La normativa intende incentivare il proprietario non responsabile dell’inquinamento o il gestore dell’area ad assumere l’iniziativa di attivare le procedure per gli interventi di messa in sicurezza, di bonifica e di ripristino ambientale, al fine di non correre il rischio di sopportare le conseguenze che normativamente derivano dalla propria eventuale inerzia.

La giurisprudenza più recente, in effetti, pare univoca sul punto. Essa ha anzi espressamente chiarito che l’unica funzione della notifica dell’ordinanza al proprietario è quella “di metterlo in condizione di assolvere all’onere [di procedere alla bonifica]” al fine di “mantenere l’area libera da vincoli”. I vincoli in questione sono quelli previsti dall’art. 253 cod. ambiente: onere reale e privilegio speciale immobiliare costituiti a garanzia delle spese sostenute dall’Amministrazione per provvedere d’ufficio al recupero del terreno.

È necessario, in altri termini, che l’attuazione del principio “chi inquina paga” nell’allocazione dei costi delle bonifiche non conduca ad una eccessiva deresponsabilizzazione dei soggetti che − con una ordinaria diligenza − hanno la possibilità di scongiurare alla radice il pericolo di un danno all’ambiente.
Dunque, tutti i soggetti interessati al ripristino ambientale di un sito contaminato hanno la facoltà (non l’obbligo) di procedere alla bonifica.
A questo proposito viene stabilito all’art. 245, comma 1 cod. ambiente, che le procedure e gli interventi di messa in sicurezza, bonifica e ripristino ambientale possono essere attivate su iniziativa degli interessati non responsabili cioè, in primo luogo, del proprietario incolpevole e/o dal gestore dell’area (ma a questa categoria appartiene anche qualsiasi altro soggetto che vanti un interesse qualificato sul sito, come l’usufruttuario o il conduttore, etc.).
L’interesse alla bonifica è strettamente legato onere reale che inciderebbe in senso restrittivo sul diritto di proprietà diminuendo la commerciabilità economica del bene.
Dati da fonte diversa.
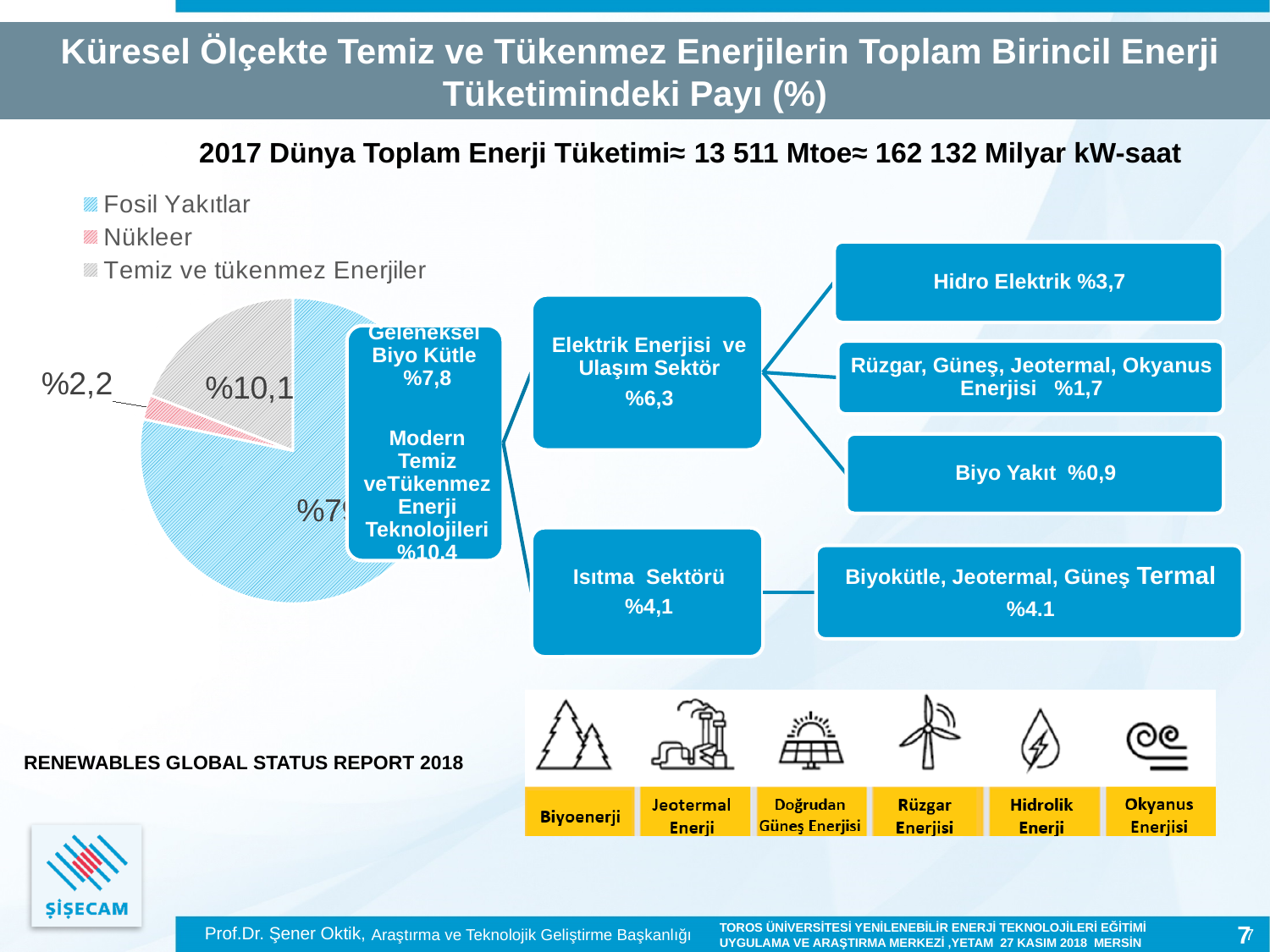
Which category has the smallest slice in the pie chart? Nükleer What is the value shown for Nükleer in the pie chart? %2,2 How many slices does the pie chart have? 3 What is the value shown for Temiz ve tükenmez Enerjiler in the pie chart? %10,1 Which is larger in the pie chart, Temiz ve tükenmez Enerjiler or Nükleer? Temiz ve tükenmez Enerjiler Which legend entry is listed first in the pie chart's legend? Fosil Yakıtlar What is the difference between the values for Temiz ve tükenmez Enerjiler and Nükleer in the pie chart? %7,9 Which category has the largest slice in the pie chart? Fosil Yakıtlar What kind of chart is shown on the slide? pie chart Is the value for Fosil Yakıtlar in the pie chart greater or less than 50%? greater How many entries does the pie chart's legend list? 3 Which legend entry is listed last in the pie chart's legend? Temiz ve tükenmez Enerjiler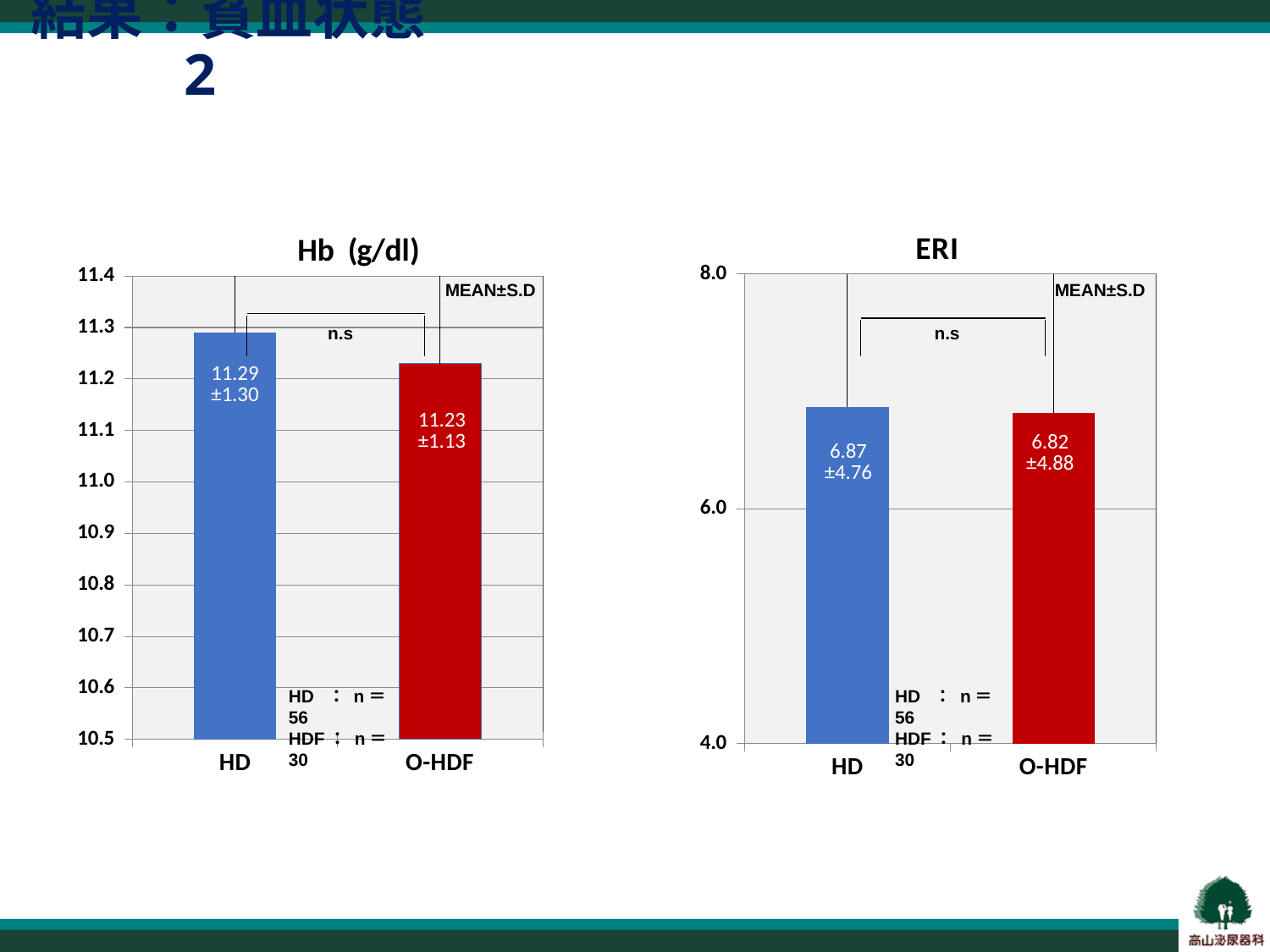
In the ERI chart, what is the mean value for O-HDF? 6.82 In the Hb (g/dl) chart, what is the mean value for HD? 11.29 In the Hb (g/dl) chart, which group has the higher mean value? HD In the Hb (g/dl) chart, what is the difference between the mean values for HD and O-HDF? 0.06 In the ERI chart, what is the standard deviation shown for HD? ±4.76 In the ERI chart, what is the mean value for HD? 6.87 In the ERI chart, what is the difference between the mean values for HD and O-HDF? 0.05 In the ERI chart, which group has the lower mean value? O-HDF In the Hb (g/dl) chart, what is the mean value for O-HDF? 11.23 What type of chart is the Hb (g/dl) chart? Bar chart In the Hb (g/dl) chart, what is the standard deviation shown for O-HDF? ±1.13 How many categories are shown on the x axis of the ERI chart? 2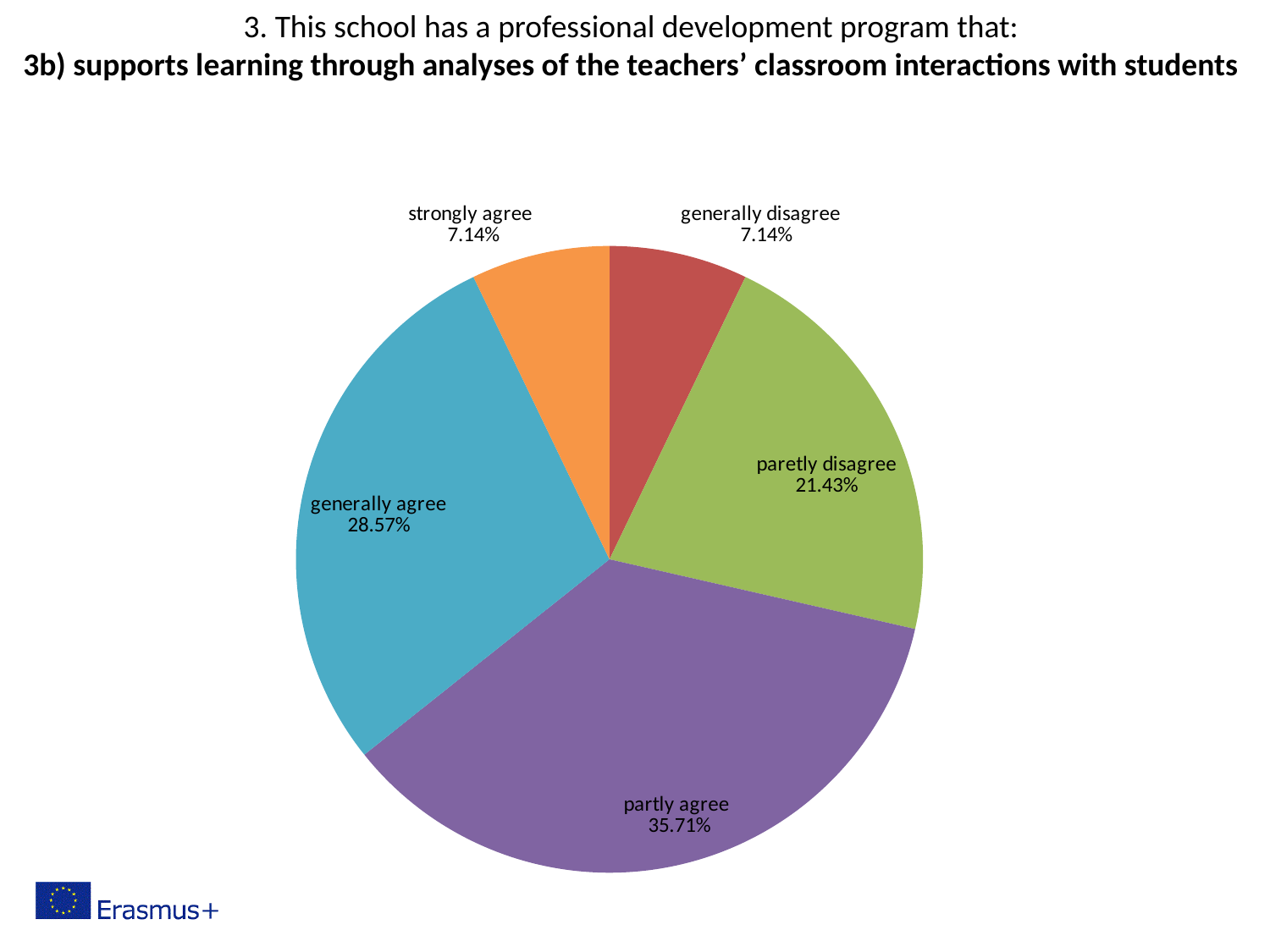
What percentage of respondents chose 'generally agree'? 28.57% What percentage of respondents chose 'strongly agree'? 7.14% Which response category has the largest share of the pie? partly agree Which two response categories have the same share of 7.14%? strongly agree and generally disagree What is the combined share of 'strongly agree' and 'generally disagree'? 14.28% How many slices does the pie chart have? 5 What kind of chart is shown on the slide? pie chart Which is larger, the share for 'generally agree' or the share for 'paretly disagree'? generally agree What colour is the 'partly agree' slice? purple What percentage of respondents chose 'partly agree'? 35.71% What is the difference in percentage points between 'partly agree' and 'generally agree'? 7.14 What percentage of respondents chose 'paretly disagree'? 21.43%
Sebbene il proprietario, in ragione della sola qualifica soggettiva rivestita, e indipendente da una partecipazione all’evento contaminante (inteso anche  come mancato intervento per impedire la diffusione di una contaminazione già in atto), dovrà, nell’ipotesi in cui abbia rilevato il superamento o il pericolo concreto e attuale del superamento della CSC (Concentrazione Soglia Contaminazione), effettuare la comunicazione e adottare le misure di prevenzione previste dall’art. 242 cod. ambiente.

L’obbligo che grava sul proprietario non responsabile è, quindi, una sorta di obbligo di allarme per situazioni di pericolo concreto ed attuale di superamento delle soglie di CSC, da comunicare alla regione ed agli enti locali, competenti per territorio, con la contestuale adozione delle misure di prevenzione, ai sensi dell’art. 242, comma 1, cod. ambiente, affinché sia garantita, oltre ad un immediato intervento di contenimento della contaminazione, quanto meno la conoscenza della pubblica amministrazione dei fatti che possono risultare potenzialmente inquinanti.

Al termine di questo breve excursus  possiamo affermare che l’obbligo di bonifica è posto solo in capo al responsabile dell ‘ inquinamento, che la P.A. ha l’onere di ricercare ed individuare (ex artt. 242 e 244 cod. ambiente); mentre il proprietario non responsabile dell’inquinamento o altri soggetti interessati hanno una mera facoltà di effettuare interventi di bonifica (art. 245 cod. ambiente).

Sul responsabile dell’evento di contaminazione (anche se sedimentata) e sul proprietario incombe, prima ancora, però, un obbligo informativo nei confronti della P.A. circa l’esistenza di un evento potenzialmente contaminante.

Avv. Massimiliano Bettoni –  Studio Legale MaBe.